** SELECTED EXCERPT **

Neural Network Optimization (NNO) algorithm for solving nonlinear least-squares (nonlinear data-fitting) problems. The NNO algorithm uses an Artificial Neural Network (ANN) coupled with an arbitrary optimization function, e.g. Genetic Algorithm (GA), towards minimizing the sum of squares of a vector-valued objective function OBJFUN. The ANN is used as a virtual internal objective function equivalent to OBJFUN. The GA algorithm is used for minimizing the ANN. The optimum solution of the ANN given by the GA will be the optimum solution of OBJFUN, since the ANN and the OBJFUN are equivalent.
It is shown in an example that the number of objective function evaluations required for the NNO algorithm is less than a half of the number of objective function evaluations required for the corresponding Matlab function lsqnonlin. This leads to substantial computational savings, especially if the objective function involves the execution of third-party software (e.g. for a FEA simulation).
The optimization procedure goes as follows:
(1) An initial set of training data is produced based on OBJFUN
(2) The ANN is trained based on the above data set.
(3) The ANN is used as an objective function in GA and is minimized.
(4) OBJFUN is evaluated at the optimum solution that is found by GA.
(5) This extra data is added at the initial set of training data, thus extending the data by one additional OBJFUN function evaluation.
(6) Replace the initial training data with the extended training data
(7) Continue with step (2) above
The NNO algorithm that is implemented in this code submission has already been successfully used for purposes of constitutive model calibration involving Finite Element simulation by third-party software (Abaqus) in the literature:
 Papazafeiropoulos, G., Miguel Muñiz Calvente and Emilio Martínez Pañeda , 2017. Abaqus2Matlab: A suitable tool for finite element post-processing. Advances in Engineering Software, 105, pp.9-16, doi:10.1016/j.advengsoft.2017.01.006.  Qudama Albujasim and George Papazafeiropoulos. “A Neural Network Inverse Optimization Procedure for Constitutive Parameter Identification and Failure Mode Estimation of Laterally Loaded Unreinforced Masonry Walls.” CivilEng, vol. 2, no. 4, MDPI AG, Nov. 2021, pp. 943–68, doi:10.3390/civileng2040051.

** REQUIRED TASKS **
A. Translate this sentence from the NNO algorithm description into Spanish: "The ANN is used as a virtual internal objective function equivalent to OBJFUN."
B. Summarize the NNO algorithm description in two sentences.
C. From the NNO algorithm description, reproduce the part starting with "(6) Replace the" and going on through "pp. 943–68, doi:10.3390/civileng2040051.".

** SOURCE MATERIAL **
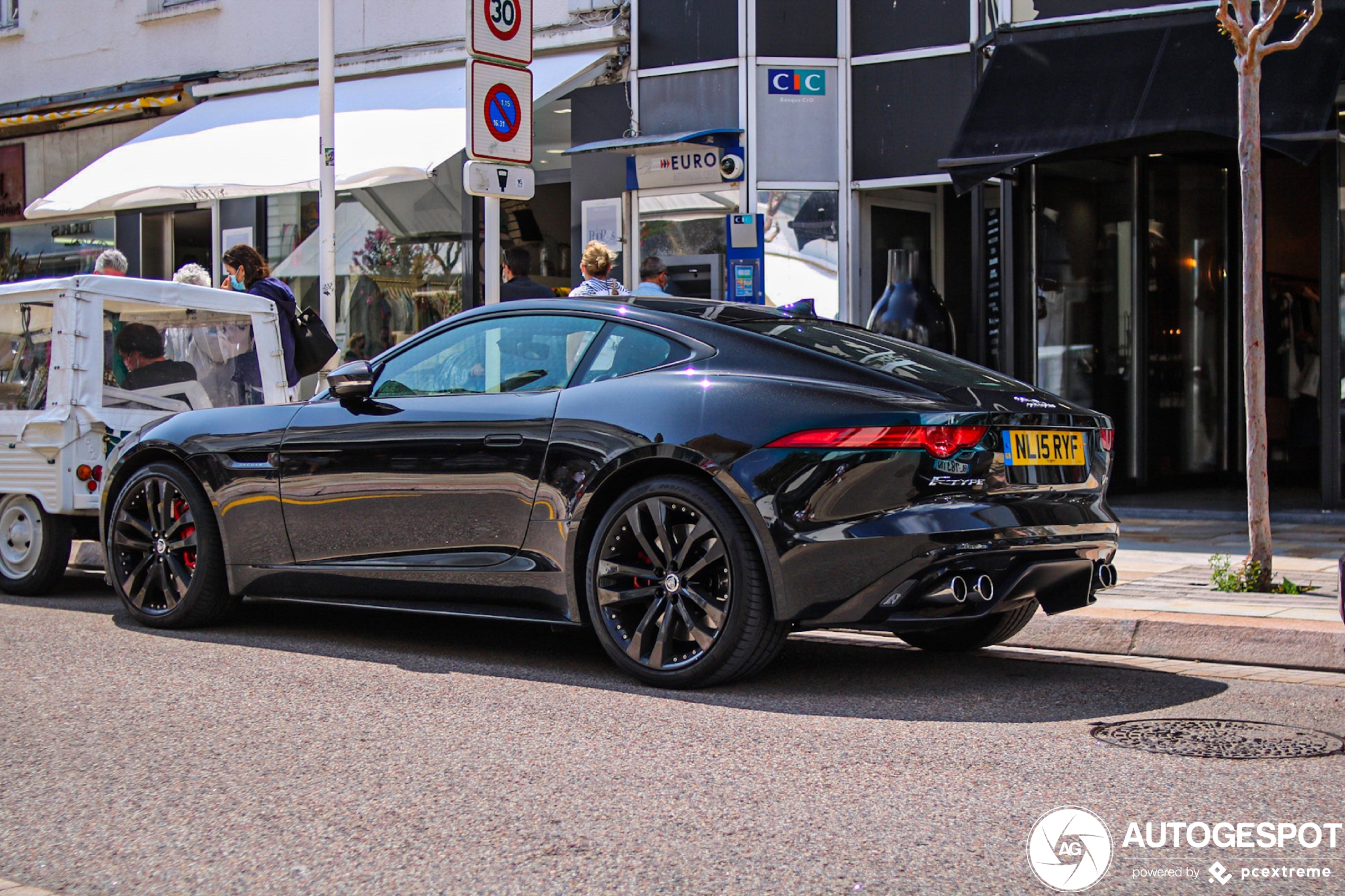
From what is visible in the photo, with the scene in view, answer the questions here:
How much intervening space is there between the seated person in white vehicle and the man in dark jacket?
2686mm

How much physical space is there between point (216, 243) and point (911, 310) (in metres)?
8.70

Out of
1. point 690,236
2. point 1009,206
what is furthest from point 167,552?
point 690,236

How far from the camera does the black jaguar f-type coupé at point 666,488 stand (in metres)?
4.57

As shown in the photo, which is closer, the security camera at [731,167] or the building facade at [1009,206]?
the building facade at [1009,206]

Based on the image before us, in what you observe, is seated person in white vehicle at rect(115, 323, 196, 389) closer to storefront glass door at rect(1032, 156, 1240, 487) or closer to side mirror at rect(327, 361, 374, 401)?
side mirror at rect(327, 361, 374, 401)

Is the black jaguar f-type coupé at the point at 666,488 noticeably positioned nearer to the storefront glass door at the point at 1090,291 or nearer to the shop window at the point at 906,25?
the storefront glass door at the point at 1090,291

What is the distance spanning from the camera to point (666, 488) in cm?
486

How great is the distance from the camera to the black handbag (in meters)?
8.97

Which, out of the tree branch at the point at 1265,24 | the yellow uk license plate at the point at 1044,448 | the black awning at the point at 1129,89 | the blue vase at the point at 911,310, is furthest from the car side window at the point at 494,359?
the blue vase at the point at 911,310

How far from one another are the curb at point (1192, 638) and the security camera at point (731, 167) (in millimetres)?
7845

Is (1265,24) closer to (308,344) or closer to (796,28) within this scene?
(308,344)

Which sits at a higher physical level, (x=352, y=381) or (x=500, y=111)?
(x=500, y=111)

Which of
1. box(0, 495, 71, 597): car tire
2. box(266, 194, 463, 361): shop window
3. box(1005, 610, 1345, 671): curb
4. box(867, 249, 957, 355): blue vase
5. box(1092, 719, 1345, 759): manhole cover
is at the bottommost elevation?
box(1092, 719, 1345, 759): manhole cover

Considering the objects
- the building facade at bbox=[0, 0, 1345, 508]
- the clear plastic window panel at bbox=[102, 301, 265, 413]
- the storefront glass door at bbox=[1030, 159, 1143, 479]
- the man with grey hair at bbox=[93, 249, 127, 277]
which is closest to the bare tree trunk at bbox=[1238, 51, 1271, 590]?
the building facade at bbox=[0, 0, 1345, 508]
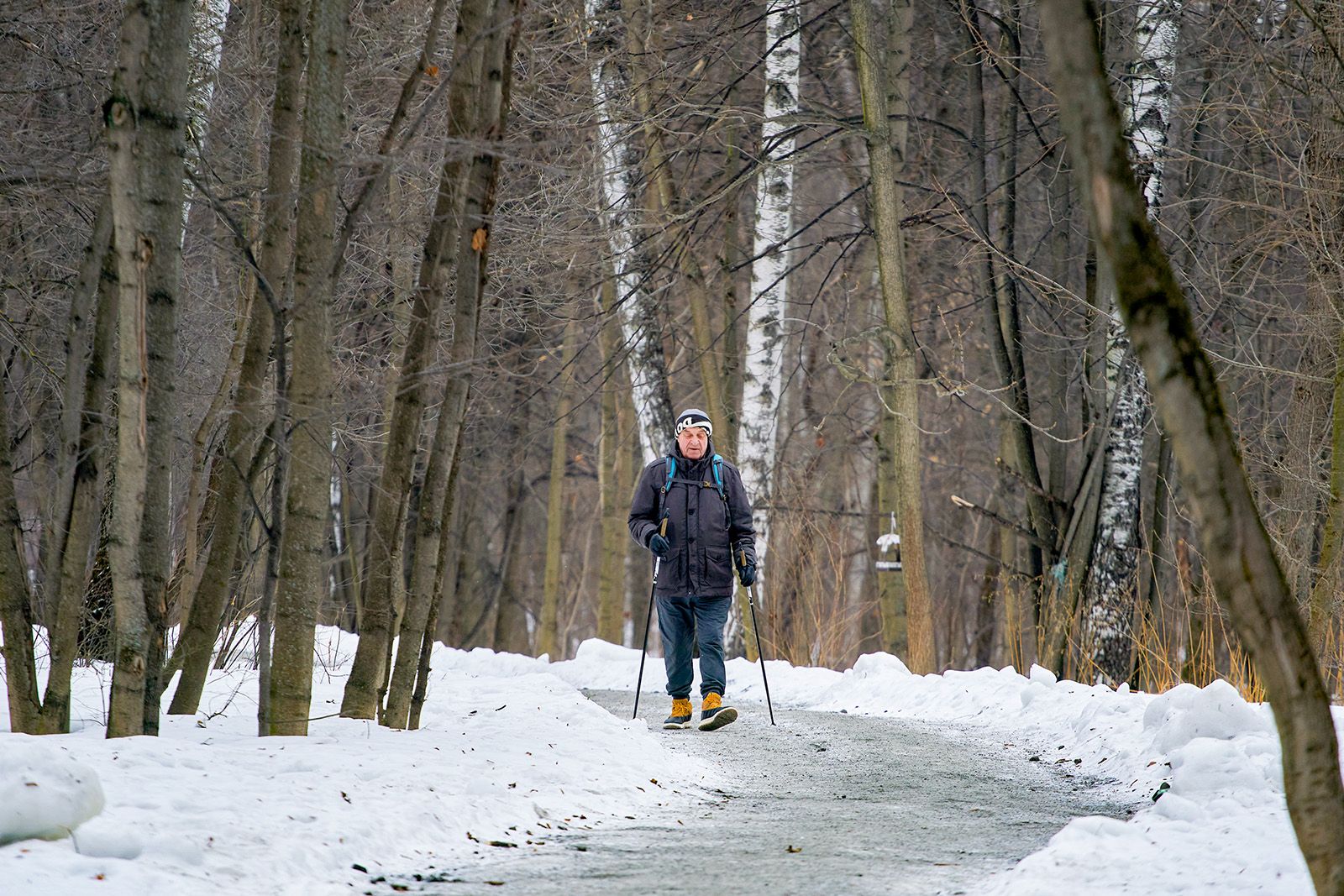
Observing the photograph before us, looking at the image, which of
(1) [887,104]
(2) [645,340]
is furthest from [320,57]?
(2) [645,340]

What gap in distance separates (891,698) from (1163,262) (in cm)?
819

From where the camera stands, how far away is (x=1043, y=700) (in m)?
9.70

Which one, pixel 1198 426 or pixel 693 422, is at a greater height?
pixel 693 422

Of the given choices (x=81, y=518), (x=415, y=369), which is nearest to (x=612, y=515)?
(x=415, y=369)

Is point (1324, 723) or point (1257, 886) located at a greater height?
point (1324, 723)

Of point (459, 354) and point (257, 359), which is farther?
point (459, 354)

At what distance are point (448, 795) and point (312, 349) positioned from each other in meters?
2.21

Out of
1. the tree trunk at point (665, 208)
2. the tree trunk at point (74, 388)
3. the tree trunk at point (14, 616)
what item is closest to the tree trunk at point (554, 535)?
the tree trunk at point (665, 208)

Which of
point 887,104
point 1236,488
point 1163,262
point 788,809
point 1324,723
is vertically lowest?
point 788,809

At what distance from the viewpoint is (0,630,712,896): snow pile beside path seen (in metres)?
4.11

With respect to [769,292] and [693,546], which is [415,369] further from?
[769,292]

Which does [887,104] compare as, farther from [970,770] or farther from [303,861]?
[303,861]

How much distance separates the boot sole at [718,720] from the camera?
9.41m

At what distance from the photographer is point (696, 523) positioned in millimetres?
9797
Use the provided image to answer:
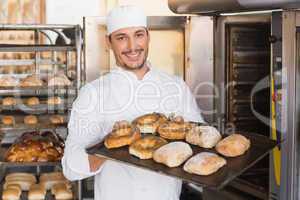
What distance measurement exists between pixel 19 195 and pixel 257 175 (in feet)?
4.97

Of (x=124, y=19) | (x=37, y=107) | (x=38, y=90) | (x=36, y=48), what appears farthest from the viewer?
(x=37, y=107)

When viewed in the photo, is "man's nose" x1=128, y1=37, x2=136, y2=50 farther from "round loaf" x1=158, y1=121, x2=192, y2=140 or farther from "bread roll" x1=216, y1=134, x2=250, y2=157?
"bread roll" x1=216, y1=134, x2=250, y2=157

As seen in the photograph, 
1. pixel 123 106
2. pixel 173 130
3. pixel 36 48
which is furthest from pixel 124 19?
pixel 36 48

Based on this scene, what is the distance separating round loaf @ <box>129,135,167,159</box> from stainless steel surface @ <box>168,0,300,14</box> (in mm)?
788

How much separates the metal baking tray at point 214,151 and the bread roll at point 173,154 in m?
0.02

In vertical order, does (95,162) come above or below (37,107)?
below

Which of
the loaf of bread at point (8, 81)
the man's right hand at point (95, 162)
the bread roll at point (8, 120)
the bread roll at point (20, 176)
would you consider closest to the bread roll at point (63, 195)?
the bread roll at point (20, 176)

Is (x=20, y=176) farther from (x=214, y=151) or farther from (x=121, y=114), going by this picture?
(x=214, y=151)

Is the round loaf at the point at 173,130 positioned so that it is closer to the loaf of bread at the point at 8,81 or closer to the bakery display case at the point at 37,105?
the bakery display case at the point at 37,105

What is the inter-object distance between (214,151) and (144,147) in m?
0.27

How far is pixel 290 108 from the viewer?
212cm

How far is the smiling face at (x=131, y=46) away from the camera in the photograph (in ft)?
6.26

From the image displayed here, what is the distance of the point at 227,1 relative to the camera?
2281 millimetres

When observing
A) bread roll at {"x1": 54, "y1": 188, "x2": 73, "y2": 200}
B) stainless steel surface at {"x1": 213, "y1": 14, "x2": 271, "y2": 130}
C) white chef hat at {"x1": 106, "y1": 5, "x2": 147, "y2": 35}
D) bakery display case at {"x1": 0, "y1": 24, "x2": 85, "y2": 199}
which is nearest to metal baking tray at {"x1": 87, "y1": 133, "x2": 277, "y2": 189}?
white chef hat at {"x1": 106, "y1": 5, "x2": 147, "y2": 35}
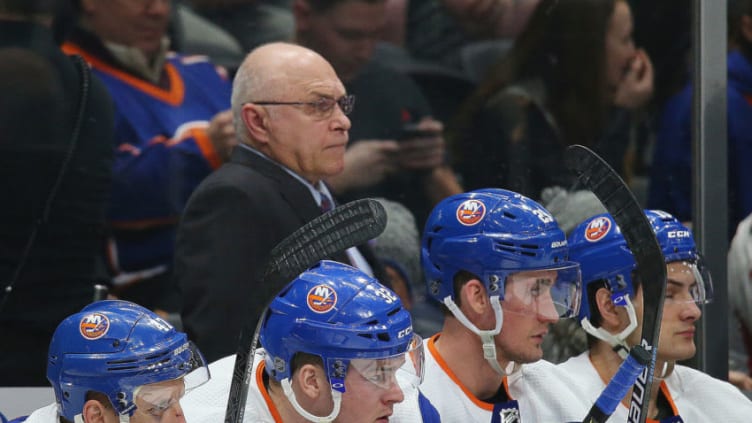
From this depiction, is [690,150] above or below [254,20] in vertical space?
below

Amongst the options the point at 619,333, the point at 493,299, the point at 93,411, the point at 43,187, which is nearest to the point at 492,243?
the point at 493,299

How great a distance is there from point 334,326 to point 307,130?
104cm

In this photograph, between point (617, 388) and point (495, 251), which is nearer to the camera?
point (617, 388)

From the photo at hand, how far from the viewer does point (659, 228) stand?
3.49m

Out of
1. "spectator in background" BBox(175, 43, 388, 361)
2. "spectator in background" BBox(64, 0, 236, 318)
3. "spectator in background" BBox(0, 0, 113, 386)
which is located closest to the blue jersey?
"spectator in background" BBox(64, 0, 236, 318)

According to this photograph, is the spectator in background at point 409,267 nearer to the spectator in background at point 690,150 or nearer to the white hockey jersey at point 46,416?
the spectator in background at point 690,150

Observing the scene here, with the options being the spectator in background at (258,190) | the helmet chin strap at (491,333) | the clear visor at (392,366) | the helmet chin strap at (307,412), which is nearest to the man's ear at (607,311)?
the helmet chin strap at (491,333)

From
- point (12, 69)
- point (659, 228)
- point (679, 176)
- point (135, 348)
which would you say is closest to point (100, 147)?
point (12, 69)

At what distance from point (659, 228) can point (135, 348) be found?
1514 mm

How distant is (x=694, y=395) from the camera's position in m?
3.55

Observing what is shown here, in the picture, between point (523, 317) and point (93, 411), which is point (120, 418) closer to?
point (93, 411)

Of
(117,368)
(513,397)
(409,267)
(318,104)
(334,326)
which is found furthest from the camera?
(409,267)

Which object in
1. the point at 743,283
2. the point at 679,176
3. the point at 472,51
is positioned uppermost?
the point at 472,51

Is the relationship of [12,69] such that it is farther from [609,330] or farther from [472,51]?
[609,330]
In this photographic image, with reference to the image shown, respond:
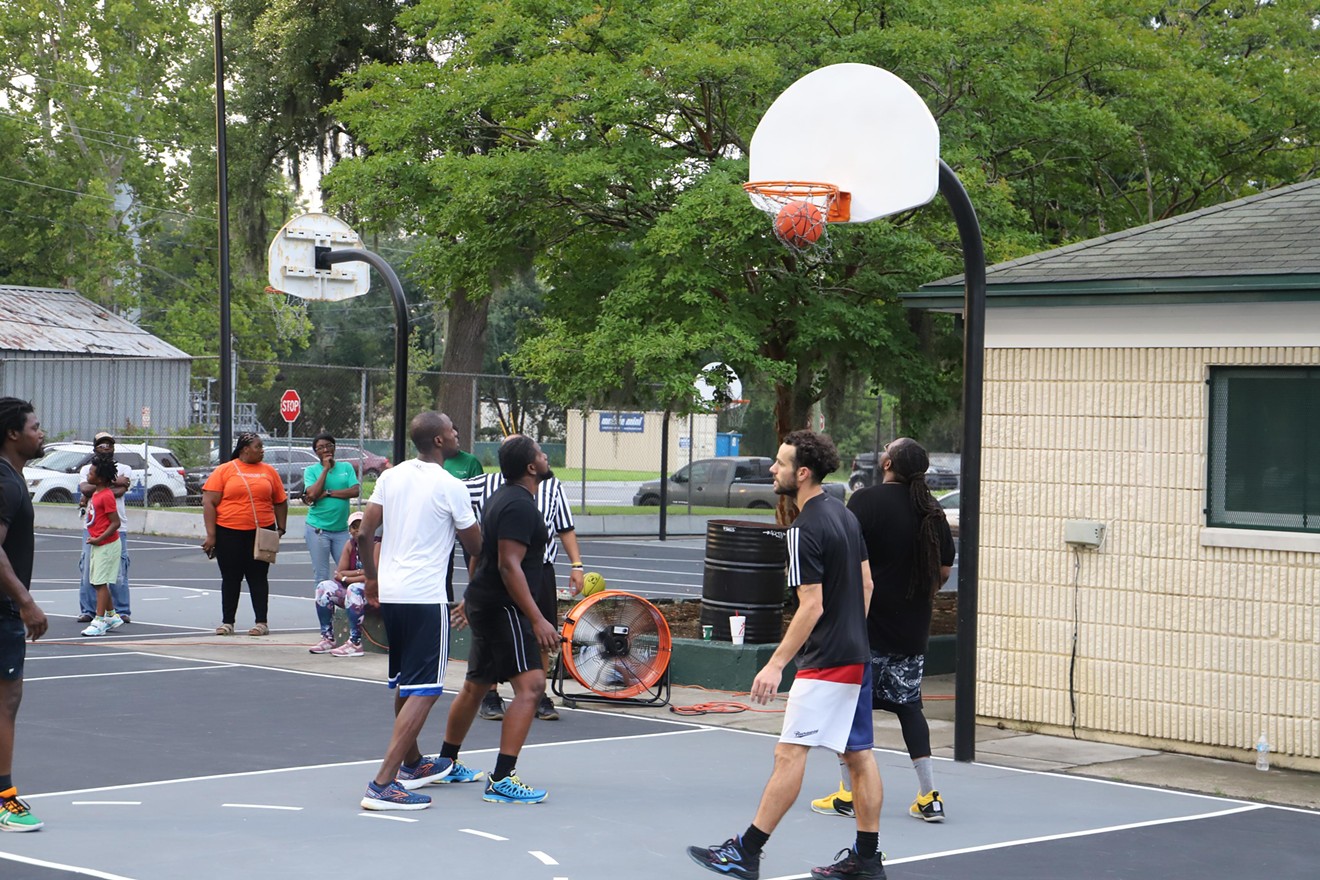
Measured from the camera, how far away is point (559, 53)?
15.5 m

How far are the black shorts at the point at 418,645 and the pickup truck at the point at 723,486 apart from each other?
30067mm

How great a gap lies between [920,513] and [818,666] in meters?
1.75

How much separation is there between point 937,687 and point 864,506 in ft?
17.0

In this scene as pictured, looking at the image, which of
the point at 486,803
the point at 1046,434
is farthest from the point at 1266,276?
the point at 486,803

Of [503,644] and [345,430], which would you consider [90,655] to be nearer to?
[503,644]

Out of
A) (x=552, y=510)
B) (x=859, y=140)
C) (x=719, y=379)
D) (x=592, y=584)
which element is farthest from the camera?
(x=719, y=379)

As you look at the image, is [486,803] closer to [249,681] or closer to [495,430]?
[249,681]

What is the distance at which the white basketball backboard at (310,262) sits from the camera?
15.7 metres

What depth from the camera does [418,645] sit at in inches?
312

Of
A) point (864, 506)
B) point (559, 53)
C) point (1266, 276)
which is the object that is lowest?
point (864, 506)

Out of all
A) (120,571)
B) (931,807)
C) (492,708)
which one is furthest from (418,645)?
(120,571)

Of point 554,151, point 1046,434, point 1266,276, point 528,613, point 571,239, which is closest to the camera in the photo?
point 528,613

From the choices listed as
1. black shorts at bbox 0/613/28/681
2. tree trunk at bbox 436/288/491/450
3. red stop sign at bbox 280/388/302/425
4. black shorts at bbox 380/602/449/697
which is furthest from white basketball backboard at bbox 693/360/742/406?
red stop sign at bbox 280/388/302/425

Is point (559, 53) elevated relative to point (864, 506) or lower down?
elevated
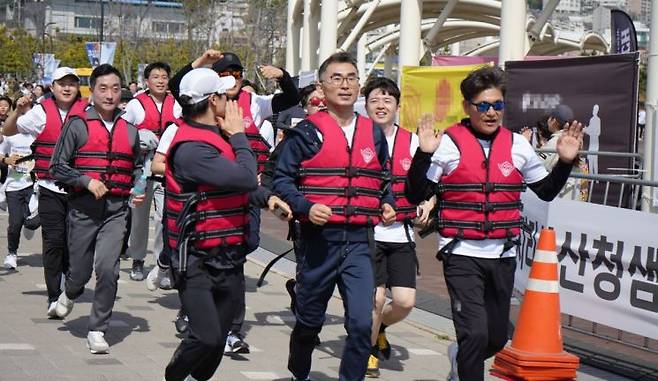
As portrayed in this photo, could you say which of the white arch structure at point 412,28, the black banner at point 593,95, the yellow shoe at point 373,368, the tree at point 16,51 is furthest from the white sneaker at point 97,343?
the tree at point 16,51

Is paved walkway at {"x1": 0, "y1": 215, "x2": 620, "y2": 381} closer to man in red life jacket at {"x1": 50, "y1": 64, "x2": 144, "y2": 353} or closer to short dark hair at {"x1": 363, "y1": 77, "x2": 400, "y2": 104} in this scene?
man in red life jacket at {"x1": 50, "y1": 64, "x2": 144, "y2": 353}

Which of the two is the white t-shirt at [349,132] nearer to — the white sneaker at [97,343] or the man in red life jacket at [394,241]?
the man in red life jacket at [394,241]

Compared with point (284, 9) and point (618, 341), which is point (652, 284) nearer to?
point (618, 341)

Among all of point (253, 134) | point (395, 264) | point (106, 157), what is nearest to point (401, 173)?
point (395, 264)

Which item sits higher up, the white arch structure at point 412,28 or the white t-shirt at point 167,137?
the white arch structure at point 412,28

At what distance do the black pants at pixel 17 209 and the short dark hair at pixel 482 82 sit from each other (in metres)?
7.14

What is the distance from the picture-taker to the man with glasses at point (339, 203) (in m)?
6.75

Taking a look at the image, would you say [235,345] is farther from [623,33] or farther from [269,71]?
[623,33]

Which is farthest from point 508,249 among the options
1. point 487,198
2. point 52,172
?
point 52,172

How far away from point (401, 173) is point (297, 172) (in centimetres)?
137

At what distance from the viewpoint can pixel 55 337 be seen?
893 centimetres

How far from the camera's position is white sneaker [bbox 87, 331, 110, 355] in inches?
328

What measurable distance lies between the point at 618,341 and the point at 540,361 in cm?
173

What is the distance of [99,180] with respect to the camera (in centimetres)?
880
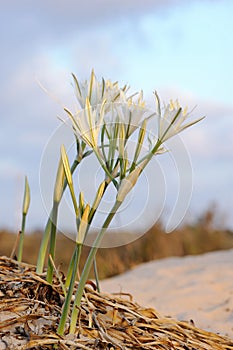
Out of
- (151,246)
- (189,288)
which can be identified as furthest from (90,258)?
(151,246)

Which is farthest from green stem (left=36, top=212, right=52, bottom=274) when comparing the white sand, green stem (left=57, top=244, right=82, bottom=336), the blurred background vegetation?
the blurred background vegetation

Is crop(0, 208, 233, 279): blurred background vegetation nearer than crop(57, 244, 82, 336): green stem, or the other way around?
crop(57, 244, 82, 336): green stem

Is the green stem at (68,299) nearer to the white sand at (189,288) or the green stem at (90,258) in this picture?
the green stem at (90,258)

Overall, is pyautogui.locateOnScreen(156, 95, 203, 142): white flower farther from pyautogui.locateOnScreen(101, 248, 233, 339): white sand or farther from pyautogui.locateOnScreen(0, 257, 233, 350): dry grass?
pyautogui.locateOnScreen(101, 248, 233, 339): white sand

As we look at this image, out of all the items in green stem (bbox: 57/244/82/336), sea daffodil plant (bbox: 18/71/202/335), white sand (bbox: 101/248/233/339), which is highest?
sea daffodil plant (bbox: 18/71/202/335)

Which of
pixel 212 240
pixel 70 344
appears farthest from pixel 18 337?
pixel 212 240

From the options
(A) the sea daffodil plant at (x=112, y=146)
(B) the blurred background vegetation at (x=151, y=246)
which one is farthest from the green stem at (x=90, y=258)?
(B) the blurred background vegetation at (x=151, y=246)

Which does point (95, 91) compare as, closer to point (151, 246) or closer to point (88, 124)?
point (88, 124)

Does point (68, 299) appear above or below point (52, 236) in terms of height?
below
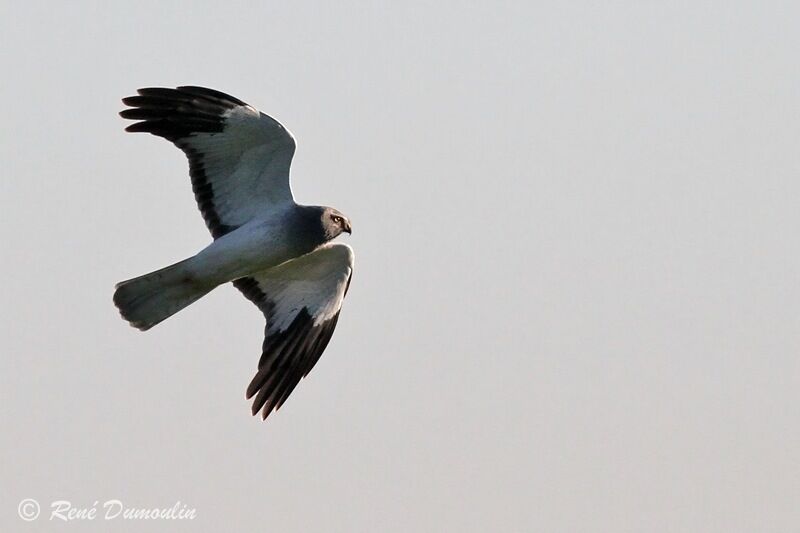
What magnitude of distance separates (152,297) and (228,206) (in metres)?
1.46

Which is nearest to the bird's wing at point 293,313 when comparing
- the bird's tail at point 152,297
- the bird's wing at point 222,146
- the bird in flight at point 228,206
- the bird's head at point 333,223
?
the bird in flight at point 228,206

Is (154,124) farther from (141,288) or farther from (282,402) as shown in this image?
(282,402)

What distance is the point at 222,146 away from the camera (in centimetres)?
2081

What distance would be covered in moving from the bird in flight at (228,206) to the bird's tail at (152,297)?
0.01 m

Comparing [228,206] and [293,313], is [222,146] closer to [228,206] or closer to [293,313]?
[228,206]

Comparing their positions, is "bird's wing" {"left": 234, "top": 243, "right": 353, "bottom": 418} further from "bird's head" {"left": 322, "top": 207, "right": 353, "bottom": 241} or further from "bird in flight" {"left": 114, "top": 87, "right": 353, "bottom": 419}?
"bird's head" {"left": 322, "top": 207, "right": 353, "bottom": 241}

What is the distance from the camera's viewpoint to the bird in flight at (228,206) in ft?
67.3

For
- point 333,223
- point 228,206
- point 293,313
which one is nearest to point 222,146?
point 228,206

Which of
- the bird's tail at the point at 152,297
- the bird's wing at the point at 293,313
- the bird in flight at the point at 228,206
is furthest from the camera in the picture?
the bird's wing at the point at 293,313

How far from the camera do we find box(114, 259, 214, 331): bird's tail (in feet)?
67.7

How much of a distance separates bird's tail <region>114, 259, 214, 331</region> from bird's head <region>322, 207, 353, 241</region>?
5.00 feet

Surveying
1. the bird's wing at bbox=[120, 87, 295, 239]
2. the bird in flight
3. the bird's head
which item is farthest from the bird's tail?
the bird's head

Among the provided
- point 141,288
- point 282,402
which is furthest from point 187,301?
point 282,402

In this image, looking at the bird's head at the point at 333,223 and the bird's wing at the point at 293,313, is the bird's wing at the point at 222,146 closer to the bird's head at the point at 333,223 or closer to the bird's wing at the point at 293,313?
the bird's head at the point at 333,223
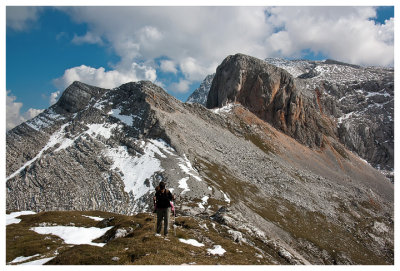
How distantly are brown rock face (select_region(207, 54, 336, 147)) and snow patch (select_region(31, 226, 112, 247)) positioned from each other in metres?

** TASK ANSWERS **
A. La ANN se utiliza como una función objetivo interna virtual equivalente a OBJFUN.

B. The NNO algorithm solves nonlinear least-squares problems by training an artificial neural network as an equivalent of the objective function OBJFUN, minimizing that network with an optimizer such as a genetic algorithm, and then adding each new OBJFUN evaluation to the training data before training again. In an example it needed less than half as many objective function evaluations as Matlab's lsqnonlin, which saves a lot of computing when evaluations run third-party software, and it has already been used in the literature to calibrate constitutive models with Abaqus finite element simulations.

C.
(6) Replace the initial training data with the extended training data
(7) Continue with step (2) above
The NNO algorithm that is implemented in this code submission has already been successfully used for purposes of constitutive model calibration involving Finite Element simulation by third-party software (Abaqus) in the literature:
 Papazafeiropoulos, G., Miguel Muñiz Calvente and Emilio Martínez Pañeda , 2017. Abaqus2Matlab: A suitable tool for finite element post-processing. Advances in Engineering Software, 105, pp.9-16, doi:10.1016/j.advengsoft.2017.01.006.  Qudama Albujasim and George Papazafeiropoulos. “A Neural Network Inverse Optimization Procedure for Constitutive Parameter Identification and Failure Mode Estimation of Laterally Loaded Unreinforced Masonry Walls.” CivilEng, vol. 2, no. 4, MDPI AG, Nov. 2021, pp. 943–68, doi:10.3390/civileng2040051.